What does it mean to have a good death? It’s a difficult question and one that we rarely talk about with the people who need the answer the most: our families. In the words of poet Mary Oliver, “In my house there are a hundred half-done poems. Each of us leaves an unfinished life.” Perhaps we are waiting to feel “finished” to begin important conversations about the end of life, but given the truth in this poem, we owe it to ourselves to reflect on and communicate what matters to us, long before we sense conclusion.  

In his TED Talk, “Elderhood Rising”, geriatrician, Dr. Bill Thomas reminds us that, “our aging and our ultimate mortality are cornerstones of our humanity.” He points out in his talk that adulthood is often an over-emphasized developmental stage in the human life cycle. We are living longer and there is an entire stage of life after adulthood, something he refers to as “elderhood.” In this stage of life, we probably think about and live in relationship to our own death in a way that we simply do not in other stages of life.
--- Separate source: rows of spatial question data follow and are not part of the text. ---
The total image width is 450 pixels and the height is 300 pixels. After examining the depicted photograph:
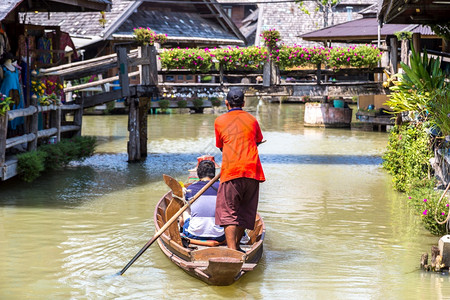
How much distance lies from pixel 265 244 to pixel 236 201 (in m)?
2.20

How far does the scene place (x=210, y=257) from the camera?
7.70 metres

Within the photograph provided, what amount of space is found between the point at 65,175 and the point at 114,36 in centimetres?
1370

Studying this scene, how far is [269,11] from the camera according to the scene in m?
43.7

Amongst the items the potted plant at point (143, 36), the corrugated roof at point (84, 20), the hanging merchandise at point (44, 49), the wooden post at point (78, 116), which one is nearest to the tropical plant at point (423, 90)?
the potted plant at point (143, 36)

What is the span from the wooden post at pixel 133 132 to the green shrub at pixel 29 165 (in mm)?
3793

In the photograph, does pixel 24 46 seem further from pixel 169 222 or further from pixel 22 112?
pixel 169 222

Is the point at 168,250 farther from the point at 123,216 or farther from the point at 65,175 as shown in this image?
the point at 65,175

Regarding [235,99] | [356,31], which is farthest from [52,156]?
[356,31]

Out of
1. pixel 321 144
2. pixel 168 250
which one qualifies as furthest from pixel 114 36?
pixel 168 250

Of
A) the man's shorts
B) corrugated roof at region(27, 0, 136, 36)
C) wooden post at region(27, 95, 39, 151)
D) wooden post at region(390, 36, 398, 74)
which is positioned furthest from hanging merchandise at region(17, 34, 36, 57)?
corrugated roof at region(27, 0, 136, 36)

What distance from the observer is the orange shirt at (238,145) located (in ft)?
25.3

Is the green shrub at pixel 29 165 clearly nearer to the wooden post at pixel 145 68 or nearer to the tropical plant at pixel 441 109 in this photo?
the wooden post at pixel 145 68

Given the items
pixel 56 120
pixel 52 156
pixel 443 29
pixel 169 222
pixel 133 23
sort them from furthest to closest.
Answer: pixel 133 23 → pixel 56 120 → pixel 52 156 → pixel 443 29 → pixel 169 222

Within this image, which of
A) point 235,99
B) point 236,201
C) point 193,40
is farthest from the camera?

At times, it can also introduce fear of a great many things: loneliness, becoming obsolete, diminishment, or loss. At best, this stage can infuse our lives with richness, meaning, and focused attention to what matters most.

When we think about the inheritance that we want to give to our loved ones, we often don’t realize that we are passing on much more than things named in a will. Whether we know it or not, we are passing on an image of what it means to die, something we will all face, but so rarely get a glimpse of. As Care Managers and Caregivers in the home, some of our most important work is when we are caring for an aging loved one at the end of life. The houses are often filled with family and casseroles and stories. Every emotion is present as we move from room to room attending to family and their loved one. What does it mean to have a good death? The answers can be so different from family to family or person to person. The important thing is that we ask one another to graciously give us the intimate gift of knowing what it means to end well.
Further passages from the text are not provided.